OS Memory Management

Question

Consider a paging system with page size of 8 KB. If a process of size 34 KB is in logical address space, find the internal fragmentation in Kbytes.

a - 4

b- 5

c -6

d -7

 

Internal fragmentation is always half the page size I guess So the answer should be 4 KB but it is 6 KB

How????

Comments

why half of page size is wasted?, I have read it somewhere

Answer 1

Page size is 8KB  and process size is 34KB

so  require  5 pages =   4 pages having no internal fragmentation  and 1 page for remaining 2KB of the process

so 6 KB is  wasted in the last page

Comments

Yup Missed it :)

Answer 2

Internal Fragmentation  arises when the memory allocated to a program is not fully utilized by it.

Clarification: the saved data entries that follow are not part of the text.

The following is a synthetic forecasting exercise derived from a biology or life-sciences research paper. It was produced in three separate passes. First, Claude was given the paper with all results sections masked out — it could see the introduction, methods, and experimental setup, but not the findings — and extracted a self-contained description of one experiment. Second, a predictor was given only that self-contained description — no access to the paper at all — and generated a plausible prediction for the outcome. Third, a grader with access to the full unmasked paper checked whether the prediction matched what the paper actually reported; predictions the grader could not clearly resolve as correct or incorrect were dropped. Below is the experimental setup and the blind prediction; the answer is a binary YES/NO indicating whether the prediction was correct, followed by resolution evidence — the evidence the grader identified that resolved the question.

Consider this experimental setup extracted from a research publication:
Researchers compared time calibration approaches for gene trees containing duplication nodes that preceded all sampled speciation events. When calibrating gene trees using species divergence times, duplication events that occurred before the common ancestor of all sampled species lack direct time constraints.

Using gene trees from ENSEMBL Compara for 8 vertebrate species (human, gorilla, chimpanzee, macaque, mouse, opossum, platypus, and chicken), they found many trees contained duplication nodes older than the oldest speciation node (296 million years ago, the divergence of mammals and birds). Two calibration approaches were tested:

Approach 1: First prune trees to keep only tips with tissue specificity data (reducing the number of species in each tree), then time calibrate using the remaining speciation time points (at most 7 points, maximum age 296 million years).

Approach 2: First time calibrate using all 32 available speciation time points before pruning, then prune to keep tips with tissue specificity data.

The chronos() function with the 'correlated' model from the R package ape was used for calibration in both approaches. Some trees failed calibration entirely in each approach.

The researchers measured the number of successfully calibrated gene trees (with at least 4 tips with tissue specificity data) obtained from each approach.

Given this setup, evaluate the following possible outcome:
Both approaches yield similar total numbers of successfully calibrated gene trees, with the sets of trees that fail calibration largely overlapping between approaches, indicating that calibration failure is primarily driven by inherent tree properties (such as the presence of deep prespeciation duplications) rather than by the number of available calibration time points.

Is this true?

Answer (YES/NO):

Now here process size is 34kb and page size is 8kb

hence process requires 5 pages (4 page for 32kb and 1 more page for 2kb more i.e. 4+1=5 pages )for process out of which 6kb will not be utilized by the process hence internal fragmentation will be 6kb

Comments

Yup Missed it :)

Answer 3

Page size=8kB

Process size=34KB

number of the pages=34KB/8KB=5

but 4 pages will take proper space but one last process will not fit in 2kB.

So required space which is waste is =4KB+2KB=6KB.

Answer 4

You can do this without pen/paper see we have 8kb of the page size which can be equally distributed towards 32kb but here the size is 34 kb so every time it will have +2 more internal fragmentation so 1/2(8)+2.